Raw data:
::::
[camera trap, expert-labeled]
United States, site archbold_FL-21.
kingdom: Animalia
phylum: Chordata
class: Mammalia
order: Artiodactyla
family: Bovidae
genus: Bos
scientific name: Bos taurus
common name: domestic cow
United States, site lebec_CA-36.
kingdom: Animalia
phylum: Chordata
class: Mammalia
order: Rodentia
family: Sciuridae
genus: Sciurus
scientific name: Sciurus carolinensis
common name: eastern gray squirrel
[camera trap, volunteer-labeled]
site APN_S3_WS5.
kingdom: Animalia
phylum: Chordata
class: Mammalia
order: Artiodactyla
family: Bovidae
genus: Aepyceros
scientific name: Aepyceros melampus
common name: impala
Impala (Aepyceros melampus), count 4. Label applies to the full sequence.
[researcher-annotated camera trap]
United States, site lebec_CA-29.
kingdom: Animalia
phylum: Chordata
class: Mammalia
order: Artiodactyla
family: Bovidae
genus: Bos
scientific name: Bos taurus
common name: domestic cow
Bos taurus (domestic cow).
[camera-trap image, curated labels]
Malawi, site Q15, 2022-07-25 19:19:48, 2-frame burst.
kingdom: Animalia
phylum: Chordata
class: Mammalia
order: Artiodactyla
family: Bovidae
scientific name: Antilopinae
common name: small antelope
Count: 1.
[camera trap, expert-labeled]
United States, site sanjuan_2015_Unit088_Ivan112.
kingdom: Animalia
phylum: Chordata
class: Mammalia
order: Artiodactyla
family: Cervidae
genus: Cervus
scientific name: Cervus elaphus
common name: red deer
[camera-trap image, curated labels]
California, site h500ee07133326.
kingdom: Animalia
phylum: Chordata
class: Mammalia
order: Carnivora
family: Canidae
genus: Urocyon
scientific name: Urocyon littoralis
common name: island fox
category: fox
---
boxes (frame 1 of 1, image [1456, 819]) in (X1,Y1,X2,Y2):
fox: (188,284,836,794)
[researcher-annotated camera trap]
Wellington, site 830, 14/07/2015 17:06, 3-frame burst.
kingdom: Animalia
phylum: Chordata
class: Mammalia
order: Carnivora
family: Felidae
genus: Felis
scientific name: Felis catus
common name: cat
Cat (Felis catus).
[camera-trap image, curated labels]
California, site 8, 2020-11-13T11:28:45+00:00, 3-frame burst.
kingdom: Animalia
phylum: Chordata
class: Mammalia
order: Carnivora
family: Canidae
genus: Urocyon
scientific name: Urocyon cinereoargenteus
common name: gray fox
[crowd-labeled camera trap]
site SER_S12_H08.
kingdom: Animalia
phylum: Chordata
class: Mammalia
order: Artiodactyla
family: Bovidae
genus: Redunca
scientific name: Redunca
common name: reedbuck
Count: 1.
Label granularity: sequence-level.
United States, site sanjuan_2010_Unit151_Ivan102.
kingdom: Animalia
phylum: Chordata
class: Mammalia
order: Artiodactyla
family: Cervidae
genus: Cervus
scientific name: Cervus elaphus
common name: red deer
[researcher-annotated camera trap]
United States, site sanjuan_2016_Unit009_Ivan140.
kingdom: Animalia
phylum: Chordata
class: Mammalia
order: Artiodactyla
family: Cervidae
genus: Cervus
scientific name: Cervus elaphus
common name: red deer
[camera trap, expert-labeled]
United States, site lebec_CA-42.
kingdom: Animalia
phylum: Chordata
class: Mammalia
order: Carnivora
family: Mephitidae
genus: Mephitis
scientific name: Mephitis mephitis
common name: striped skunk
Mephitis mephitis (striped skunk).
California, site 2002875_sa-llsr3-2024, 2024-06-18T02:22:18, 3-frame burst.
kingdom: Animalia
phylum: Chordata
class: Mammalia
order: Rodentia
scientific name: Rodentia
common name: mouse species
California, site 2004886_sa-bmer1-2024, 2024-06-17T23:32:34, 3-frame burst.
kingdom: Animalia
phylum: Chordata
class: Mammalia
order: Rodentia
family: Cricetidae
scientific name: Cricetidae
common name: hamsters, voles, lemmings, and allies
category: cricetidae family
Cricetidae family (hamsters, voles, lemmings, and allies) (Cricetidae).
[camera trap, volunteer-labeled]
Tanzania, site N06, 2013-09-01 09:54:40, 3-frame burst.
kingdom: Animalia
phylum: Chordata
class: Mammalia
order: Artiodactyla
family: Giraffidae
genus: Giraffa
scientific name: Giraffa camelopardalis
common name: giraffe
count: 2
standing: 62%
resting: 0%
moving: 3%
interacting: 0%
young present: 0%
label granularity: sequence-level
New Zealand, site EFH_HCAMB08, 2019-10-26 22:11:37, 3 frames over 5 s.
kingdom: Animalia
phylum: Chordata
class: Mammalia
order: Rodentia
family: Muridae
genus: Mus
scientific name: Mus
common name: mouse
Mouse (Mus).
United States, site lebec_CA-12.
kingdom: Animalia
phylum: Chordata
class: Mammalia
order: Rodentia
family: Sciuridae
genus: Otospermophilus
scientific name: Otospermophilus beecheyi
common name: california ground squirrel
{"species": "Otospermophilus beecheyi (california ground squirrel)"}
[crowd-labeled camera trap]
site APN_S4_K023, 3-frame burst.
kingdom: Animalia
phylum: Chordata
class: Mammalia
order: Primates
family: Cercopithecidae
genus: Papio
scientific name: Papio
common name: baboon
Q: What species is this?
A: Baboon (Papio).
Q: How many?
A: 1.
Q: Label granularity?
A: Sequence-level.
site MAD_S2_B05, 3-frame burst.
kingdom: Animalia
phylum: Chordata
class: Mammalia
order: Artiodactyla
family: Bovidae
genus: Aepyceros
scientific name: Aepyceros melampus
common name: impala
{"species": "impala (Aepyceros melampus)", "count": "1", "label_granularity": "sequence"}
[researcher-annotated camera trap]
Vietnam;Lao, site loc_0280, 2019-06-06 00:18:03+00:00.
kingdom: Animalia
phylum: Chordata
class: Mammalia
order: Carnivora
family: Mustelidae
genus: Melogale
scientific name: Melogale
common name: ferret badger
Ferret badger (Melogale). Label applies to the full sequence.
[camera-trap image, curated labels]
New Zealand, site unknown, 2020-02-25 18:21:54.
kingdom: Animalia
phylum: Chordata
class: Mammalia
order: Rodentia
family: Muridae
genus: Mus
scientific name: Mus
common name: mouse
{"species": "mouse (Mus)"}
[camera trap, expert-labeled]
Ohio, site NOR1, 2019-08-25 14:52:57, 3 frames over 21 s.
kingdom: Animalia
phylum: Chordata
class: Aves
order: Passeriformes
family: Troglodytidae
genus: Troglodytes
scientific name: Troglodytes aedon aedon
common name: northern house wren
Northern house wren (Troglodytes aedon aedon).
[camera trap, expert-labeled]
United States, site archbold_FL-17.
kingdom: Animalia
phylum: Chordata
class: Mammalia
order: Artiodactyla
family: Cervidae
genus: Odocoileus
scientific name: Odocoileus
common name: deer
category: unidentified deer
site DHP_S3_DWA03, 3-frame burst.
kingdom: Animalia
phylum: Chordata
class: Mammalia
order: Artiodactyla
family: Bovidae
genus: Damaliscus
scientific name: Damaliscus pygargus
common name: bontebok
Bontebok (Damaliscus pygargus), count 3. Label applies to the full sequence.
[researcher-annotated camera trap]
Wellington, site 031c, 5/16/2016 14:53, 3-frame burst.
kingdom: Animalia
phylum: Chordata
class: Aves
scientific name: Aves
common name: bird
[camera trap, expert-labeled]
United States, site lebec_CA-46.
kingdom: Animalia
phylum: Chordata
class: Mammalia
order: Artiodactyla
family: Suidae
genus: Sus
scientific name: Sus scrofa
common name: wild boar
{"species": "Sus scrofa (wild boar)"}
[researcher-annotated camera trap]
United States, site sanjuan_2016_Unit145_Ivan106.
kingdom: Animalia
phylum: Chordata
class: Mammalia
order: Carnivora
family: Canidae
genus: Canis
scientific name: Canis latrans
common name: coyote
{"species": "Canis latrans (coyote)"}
::::
What is expected: Every entry shown earlier is to be returned exactly, line for line.

Written response:
[camera trap, expert-labeled]
United States, site archbold_FL-21.
kingdom: Animalia
phylum: Chordata
class: Mammalia
order: Artiodactyla
family: Bovidae
genus: Bos
scientific name: Bos taurus
common name: domestic cow
United States, site lebec_CA-36.
kingdom: Animalia
phylum: Chordata
class: Mammalia
order: Rodentia
family: Sciuridae
genus: Sciurus
scientific name: Sciurus carolinensis
common name: eastern gray squirrel
[camera trap, volunteer-labeled]
site APN_S3_WS5.
kingdom: Animalia
phylum: Chordata
class: Mammalia
order: Artiodactyla
family: Bovidae
genus: Aepyceros
scientific name: Aepyceros melampus
common name: impala
Impala (Aepyceros melampus), count 4. Label applies to the full sequence.
[researcher-annotated camera trap]
United States, site lebec_CA-29.
kingdom: Animalia
phylum: Chordata
class: Mammalia
order: Artiodactyla
family: Bovidae
genus: Bos
scientific name: Bos taurus
common name: domestic cow
Bos taurus (domestic cow).
[camera-trap image, curated labels]
Malawi, site Q15, 2022-07-25 19:19:48, 2-frame burst.
kingdom: Animalia
phylum: Chordata
class: Mammalia
order: Artiodactyla
family: Bovidae
scientific name: Antilopinae
common name: small antelope
Count: 1.
[camera trap, expert-labeled]
United States, site sanjuan_2015_Unit088_Ivan112.
kingdom: Animalia
phylum: Chordata
class: Mammalia
order: Artiodactyla
family: Cervidae
genus: Cervus
scientific name: Cervus elaphus
common name: red deer
[camera-trap image, curated labels]
California, site h500ee07133326.
kingdom: Animalia
phylum: Chordata
class: Mammalia
order: Carnivora
family: Canidae
genus: Urocyon
scientific name: Urocyon littoralis
common name: island fox
category: fox
---
boxes (frame 1 of 1, image [1456, 819]) in (X1,Y1,X2,Y2):
fox: (188,284,836,794)
[researcher-annotated camera trap]
Wellington, site 830, 14/07/2015 17:06, 3-frame burst.
kingdom: Animalia
phylum: Chordata
class: Mammalia
order: Carnivora
family: Felidae
genus: Felis
scientific name: Felis catus
common name: cat
Cat (Felis catus).
[camera-trap image, curated labels]
California, site 8, 2020-11-13T11:28:45+00:00, 3-frame burst.
kingdom: Animalia
phylum: Chordata
class: Mammalia
order: Carnivora
family: Canidae
genus: Urocyon
scientific name: Urocyon cinereoargenteus
common name: gray fox
[crowd-labeled camera trap]
site SER_S12_H08.
kingdom: Animalia
phylum: Chordata
class: Mammalia
order: Artiodactyla
family: Bovidae
genus: Redunca
scientific name: Redunca
common name: reedbuck
Count: 1.
Label granularity: sequence-level.
United States, site sanjuan_2010_Unit151_Ivan102.
kingdom: Animalia
phylum: Chordata
class: Mammalia
order: Artiodactyla
family: Cervidae
genus: Cervus
scientific name: Cervus elaphus
common name: red deer
[researcher-annotated camera trap]
United States, site sanjuan_2016_Unit009_Ivan140.
kingdom: Animalia
phylum: Chordata
class: Mammalia
order: Artiodactyla
family: Cervidae
genus: Cervus
scientific name: Cervus elaphus
common name: red deer
[camera trap, expert-labeled]
United States, site lebec_CA-42.
kingdom: Animalia
phylum: Chordata
class: Mammalia
order: Carnivora
family: Mephitidae
genus: Mephitis
scientific name: Mephitis mephitis
common name: striped skunk
Mephitis mephitis (striped skunk).
California, site 2002875_sa-llsr3-2024, 2024-06-18T02:22:18, 3-frame burst.
kingdom: Animalia
phylum: Chordata
class: Mammalia
order: Rodentia
scientific name: Rodentia
common name: mouse species
California, site 2004886_sa-bmer1-2024, 2024-06-17T23:32:34, 3-frame burst.
kingdom: Animalia
phylum: Chordata
class: Mammalia
order: Rodentia
family: Cricetidae
scientific name: Cricetidae
common name: hamsters, voles, lemmings, and allies
category: cricetidae family
Cricetidae family (hamsters, voles, lemmings, and allies) (Cricetidae).
[camera trap, volunteer-labeled]
Tanzania, site N06, 2013-09-01 09:54:40, 3-frame burst.
kingdom: Animalia
phylum: Chordata
class: Mammalia
order: Artiodactyla
family: Giraffidae
genus: Giraffa
scientific name: Giraffa camelopardalis
common name: giraffe
count: 2
standing: 62%
resting: 0%
moving: 3%
interacting: 0%
young present: 0%
label granularity: sequence-level
New Zealand, site EFH_HCAMB08, 2019-10-26 22:11:37, 3 frames over 5 s.
kingdom: Animalia
phylum: Chordata
class: Mammalia
order: Rodentia
family: Muridae
genus: Mus
scientific name: Mus
common name: mouse
Mouse (Mus).
United States, site lebec_CA-12.
kingdom: Animalia
phylum: Chordata
class: Mammalia
order: Rodentia
family: Sciuridae
genus: Otospermophilus
scientific name: Otospermophilus beecheyi
common name: california ground squirrel
{"species": "Otospermophilus beecheyi (california ground squirrel)"}
[crowd-labeled camera trap]
site APN_S4_K023, 3-frame burst.
kingdom: Animalia
phylum: Chordata
class: Mammalia
order: Primates
family: Cercopithecidae
genus: Papio
scientific name: Papio
common name: baboon
Q: What species is this?
A: Baboon (Papio).
Q: How many?
A: 1.
Q: Label granularity?
A: Sequence-level.
site MAD_S2_B05, 3-frame burst.
kingdom: Animalia
phylum: Chordata
class: Mammalia
order: Artiodactyla
family: Bovidae
genus: Aepyceros
scientific name: Aepyceros melampus
common name: impala
{"species": "impala (Aepyceros melampus)", "count": "1", "label_granularity": "sequence"}
[researcher-annotated camera trap]
Vietnam;Lao, site loc_0280, 2019-06-06 00:18:03+00:00.
kingdom: Animalia
phylum: Chordata
class: Mammalia
order: Carnivora
family: Mustelidae
genus: Melogale
scientific name: Melogale
common name: ferret badger
Ferret badger (Melogale). Label applies to the full sequence.
[camera-trap image, curated labels]
New Zealand, site unknown, 2020-02-25 18:21:54.
kingdom: Animalia
phylum: Chordata
class: Mammalia
order: Rodentia
family: Muridae
genus: Mus
scientific name: Mus
common name: mouse
{"species": "mouse (Mus)"}
[camera trap, expert-labeled]
Ohio, site NOR1, 2019-08-25 14:52:57, 3 frames over 21 s.
kingdom: Animalia
phylum: Chordata
class: Aves
order: Passeriformes
family: Troglodytidae
genus: Troglodytes
scientific name: Troglodytes aedon aedon
common name: northern house wren
Northern house wren (Troglodytes aedon aedon).
[camera trap, expert-labeled]
United States, site archbold_FL-17.
kingdom: Animalia
phylum: Chordata
class: Mammalia
order: Artiodactyla
family: Cervidae
genus: Odocoileus
scientific name: Odocoileus
common name: deer
category: unidentified deer
site DHP_S3_DWA03, 3-frame burst.
kingdom: Animalia
phylum: Chordata
class: Mammalia
order: Artiodactyla
family: Bovidae
genus: Damaliscus
scientific name: Damaliscus pygargus
common name: bontebok
Bontebok (Damaliscus pygargus), count 3. Label applies to the full sequence.
[researcher-annotated camera trap]
Wellington, site 031c, 5/16/2016 14:53, 3-frame burst.
kingdom: Animalia
phylum: Chordata
class: Aves
scientific name: Aves
common name: bird
[camera trap, expert-labeled]
United States, site lebec_CA-46.
kingdom: Animalia
phylum: Chordata
class: Mammalia
order: Artiodactyla
family: Suidae
genus: Sus
scientific name: Sus scrofa
common name: wild boar
{"species": "Sus scrofa (wild boar)"}
[researcher-annotated camera trap]
United States, site sanjuan_2016_Unit145_Ivan106.
kingdom: Animalia
phylum: Chordata
class: Mammalia
order: Carnivora
family: Canidae
genus: Canis
scientific name: Canis latrans
common name: coyote
{"species": "Canis latrans (coyote)"}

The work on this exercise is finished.